Could you repeat, word for word, every line from the one containing "Which item out of" through the final line of the records below, and nothing else?

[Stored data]
— Start —
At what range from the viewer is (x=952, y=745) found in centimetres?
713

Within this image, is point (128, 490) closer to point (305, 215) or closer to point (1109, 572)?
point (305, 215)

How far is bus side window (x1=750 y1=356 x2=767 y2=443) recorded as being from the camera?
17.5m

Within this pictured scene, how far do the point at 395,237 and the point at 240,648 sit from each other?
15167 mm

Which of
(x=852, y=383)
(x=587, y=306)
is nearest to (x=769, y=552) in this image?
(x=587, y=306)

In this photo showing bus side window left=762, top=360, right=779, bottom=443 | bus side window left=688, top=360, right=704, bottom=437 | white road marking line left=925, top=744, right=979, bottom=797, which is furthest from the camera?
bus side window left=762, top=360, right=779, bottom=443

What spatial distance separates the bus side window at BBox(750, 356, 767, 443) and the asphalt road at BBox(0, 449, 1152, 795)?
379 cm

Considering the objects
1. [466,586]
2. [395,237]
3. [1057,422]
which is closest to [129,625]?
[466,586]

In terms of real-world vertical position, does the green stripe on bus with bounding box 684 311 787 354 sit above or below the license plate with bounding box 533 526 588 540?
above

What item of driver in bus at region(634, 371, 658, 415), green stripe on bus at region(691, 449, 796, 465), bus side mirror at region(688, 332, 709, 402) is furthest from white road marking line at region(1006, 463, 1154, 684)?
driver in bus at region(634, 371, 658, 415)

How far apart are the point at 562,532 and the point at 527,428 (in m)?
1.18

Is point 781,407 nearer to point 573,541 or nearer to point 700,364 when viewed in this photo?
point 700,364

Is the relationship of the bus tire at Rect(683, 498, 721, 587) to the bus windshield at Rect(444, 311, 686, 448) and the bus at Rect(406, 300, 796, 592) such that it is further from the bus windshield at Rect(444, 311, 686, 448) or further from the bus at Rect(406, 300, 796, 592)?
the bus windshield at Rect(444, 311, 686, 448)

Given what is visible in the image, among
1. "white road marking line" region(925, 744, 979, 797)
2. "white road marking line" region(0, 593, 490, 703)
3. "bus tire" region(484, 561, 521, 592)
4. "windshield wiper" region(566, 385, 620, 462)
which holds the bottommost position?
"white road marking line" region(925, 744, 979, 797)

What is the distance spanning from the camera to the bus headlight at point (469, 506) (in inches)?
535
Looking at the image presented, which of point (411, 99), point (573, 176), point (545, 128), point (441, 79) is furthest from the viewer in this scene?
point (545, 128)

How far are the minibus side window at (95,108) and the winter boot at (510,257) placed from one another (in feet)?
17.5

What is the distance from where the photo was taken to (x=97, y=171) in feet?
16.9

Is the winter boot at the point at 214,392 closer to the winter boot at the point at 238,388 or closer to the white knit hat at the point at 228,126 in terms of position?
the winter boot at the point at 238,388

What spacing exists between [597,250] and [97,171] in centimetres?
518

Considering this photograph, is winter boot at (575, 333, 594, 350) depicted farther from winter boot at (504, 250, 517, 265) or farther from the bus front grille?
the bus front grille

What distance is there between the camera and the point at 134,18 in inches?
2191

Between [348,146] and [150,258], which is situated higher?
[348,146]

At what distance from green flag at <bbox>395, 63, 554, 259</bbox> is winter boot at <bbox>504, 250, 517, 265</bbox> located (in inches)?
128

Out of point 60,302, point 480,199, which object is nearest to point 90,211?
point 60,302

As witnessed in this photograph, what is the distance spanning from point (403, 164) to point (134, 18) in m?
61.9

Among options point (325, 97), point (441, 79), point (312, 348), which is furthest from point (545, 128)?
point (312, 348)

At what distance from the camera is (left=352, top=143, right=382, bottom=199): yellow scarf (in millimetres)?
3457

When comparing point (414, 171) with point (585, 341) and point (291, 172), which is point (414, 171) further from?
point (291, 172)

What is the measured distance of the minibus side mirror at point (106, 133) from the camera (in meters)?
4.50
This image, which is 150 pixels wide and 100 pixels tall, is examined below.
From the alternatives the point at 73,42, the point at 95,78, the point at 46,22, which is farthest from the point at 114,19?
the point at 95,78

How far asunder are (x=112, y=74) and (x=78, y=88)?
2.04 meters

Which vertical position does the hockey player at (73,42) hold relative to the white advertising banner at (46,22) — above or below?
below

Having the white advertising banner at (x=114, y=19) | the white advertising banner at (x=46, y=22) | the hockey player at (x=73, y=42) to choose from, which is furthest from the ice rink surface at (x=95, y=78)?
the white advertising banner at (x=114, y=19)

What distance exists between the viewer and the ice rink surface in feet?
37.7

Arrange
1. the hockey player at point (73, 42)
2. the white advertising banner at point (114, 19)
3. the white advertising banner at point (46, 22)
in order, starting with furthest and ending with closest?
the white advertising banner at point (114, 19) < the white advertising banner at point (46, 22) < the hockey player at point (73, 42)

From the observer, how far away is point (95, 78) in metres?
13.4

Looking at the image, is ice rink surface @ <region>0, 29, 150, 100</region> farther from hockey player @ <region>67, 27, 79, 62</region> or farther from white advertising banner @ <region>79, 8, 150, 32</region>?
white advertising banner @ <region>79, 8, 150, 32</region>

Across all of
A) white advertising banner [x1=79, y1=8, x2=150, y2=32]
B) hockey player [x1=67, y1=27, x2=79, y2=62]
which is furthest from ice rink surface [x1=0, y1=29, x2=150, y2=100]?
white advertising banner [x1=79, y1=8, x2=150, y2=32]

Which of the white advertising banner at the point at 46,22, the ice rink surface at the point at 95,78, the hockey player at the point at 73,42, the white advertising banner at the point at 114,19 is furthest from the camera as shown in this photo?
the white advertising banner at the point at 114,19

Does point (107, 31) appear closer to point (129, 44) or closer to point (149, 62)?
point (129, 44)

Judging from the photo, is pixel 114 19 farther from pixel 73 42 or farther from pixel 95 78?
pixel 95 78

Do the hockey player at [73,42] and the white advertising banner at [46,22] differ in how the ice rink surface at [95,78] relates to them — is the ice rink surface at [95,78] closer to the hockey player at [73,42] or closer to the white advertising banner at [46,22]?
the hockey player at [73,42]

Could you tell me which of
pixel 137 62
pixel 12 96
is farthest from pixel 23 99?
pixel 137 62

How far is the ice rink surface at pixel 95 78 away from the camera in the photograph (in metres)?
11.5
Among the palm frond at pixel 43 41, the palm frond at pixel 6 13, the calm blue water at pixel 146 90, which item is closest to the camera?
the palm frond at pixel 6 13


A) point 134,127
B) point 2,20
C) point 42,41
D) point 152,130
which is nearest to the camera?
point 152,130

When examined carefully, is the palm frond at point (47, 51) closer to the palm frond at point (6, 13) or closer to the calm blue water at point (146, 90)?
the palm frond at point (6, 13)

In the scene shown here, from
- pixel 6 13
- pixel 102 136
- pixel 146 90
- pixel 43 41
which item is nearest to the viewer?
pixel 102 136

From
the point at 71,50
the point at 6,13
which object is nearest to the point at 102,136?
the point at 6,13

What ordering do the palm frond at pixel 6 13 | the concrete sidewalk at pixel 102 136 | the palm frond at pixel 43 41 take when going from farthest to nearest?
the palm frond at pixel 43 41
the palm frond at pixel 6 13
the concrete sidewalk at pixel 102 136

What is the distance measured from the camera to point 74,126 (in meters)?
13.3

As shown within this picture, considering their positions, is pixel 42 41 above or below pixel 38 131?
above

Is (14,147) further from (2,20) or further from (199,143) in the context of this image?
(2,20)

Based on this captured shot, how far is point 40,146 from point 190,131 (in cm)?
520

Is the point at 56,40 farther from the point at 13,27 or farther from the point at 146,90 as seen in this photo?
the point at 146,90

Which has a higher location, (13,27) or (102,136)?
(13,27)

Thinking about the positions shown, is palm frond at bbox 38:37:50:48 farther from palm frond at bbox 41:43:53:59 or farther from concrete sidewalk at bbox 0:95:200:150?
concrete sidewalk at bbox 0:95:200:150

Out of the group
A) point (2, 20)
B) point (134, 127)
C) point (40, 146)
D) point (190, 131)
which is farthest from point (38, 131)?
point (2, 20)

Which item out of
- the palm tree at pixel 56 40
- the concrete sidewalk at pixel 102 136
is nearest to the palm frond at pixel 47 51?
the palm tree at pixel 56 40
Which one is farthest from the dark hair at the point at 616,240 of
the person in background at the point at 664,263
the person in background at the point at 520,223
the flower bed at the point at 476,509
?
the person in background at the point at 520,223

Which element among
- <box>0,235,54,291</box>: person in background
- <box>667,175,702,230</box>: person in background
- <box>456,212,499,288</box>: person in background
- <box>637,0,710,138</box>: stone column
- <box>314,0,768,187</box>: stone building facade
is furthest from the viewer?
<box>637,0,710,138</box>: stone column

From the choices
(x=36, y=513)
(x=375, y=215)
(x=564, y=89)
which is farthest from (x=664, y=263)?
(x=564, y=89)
— End —
### [The result]
Which item out of
- the palm tree at pixel 56 40
- the concrete sidewalk at pixel 102 136
is nearest to the palm frond at pixel 47 51?
the palm tree at pixel 56 40
Which one is farthest from the dark hair at the point at 616,240 of
the person in background at the point at 664,263
the person in background at the point at 520,223
the flower bed at the point at 476,509
?
the person in background at the point at 520,223

Which element among
- <box>0,235,54,291</box>: person in background
- <box>667,175,702,230</box>: person in background
- <box>456,212,499,288</box>: person in background
- <box>637,0,710,138</box>: stone column
- <box>314,0,768,187</box>: stone building facade
is furthest from the viewer?
<box>637,0,710,138</box>: stone column

From the choices
(x=36, y=513)
(x=375, y=215)
(x=564, y=89)
which is farthest from (x=664, y=263)?
(x=564, y=89)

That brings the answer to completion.